O que é preciso para fazer poesia?
Antes de tudo, como dizia o Gullar, sentir o assombro correndo em nossas veias. Somos mortais e cada dia é único. Pode ser o último. Com esse sentimento amarrado em nosso corpo, certamente não deixaremos escapar nada. Nosso espanto é nosso alimento.
Em seguida, já que não posso desperdiçar nada, tenho que afiar o olhar como se afia uma navalha. Meus olhos tampouco podem deixar escapar nada.
E meus outros sentidos. Sendo poeta tenho que usar meu corpo como um bicho. Farejar e sentir. Nada pode ser desperdiçado. Não posso desperdiçar sensações.
Eu vejo as imagens à medida que vou escrevendo o poema. Eu as vejo e tenho que correr para que elas não escapem.
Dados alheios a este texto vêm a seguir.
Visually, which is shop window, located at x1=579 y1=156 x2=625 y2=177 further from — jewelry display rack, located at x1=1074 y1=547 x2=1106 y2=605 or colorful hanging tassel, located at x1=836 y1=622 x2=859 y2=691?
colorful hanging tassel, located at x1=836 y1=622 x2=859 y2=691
A minha respiração é a música do poema.
Sem música dentro do poema, alguma coisa deixará de funcionar.
E mesmo que o poema seja muito triste, alguma alegria terá que habitá-lo, será, digamos, a sua luz.
Eu busco alegria em tudo. Foi um longo aprendizado. Mesmo na dor. O poeta tem que gostar das palavras, das suas possibilidades. Quanto mais aberto o poema, melhor. Se você entende desse jeito e o outro de outro jeito, que bom. Uma palavra que vai se abrindo em leque, vai levando o leitor para várias direções...
E também dar de comer aos medos. Os medos podem ser grandes aliados, pois temos que domá-los, são nossos lobos. O poema também tem que ser domado. Quantas vezes for preciso, há que recomeçar, refazer, limpar, cortar.
Enfim, fazer poesia é viver em estado de poesia.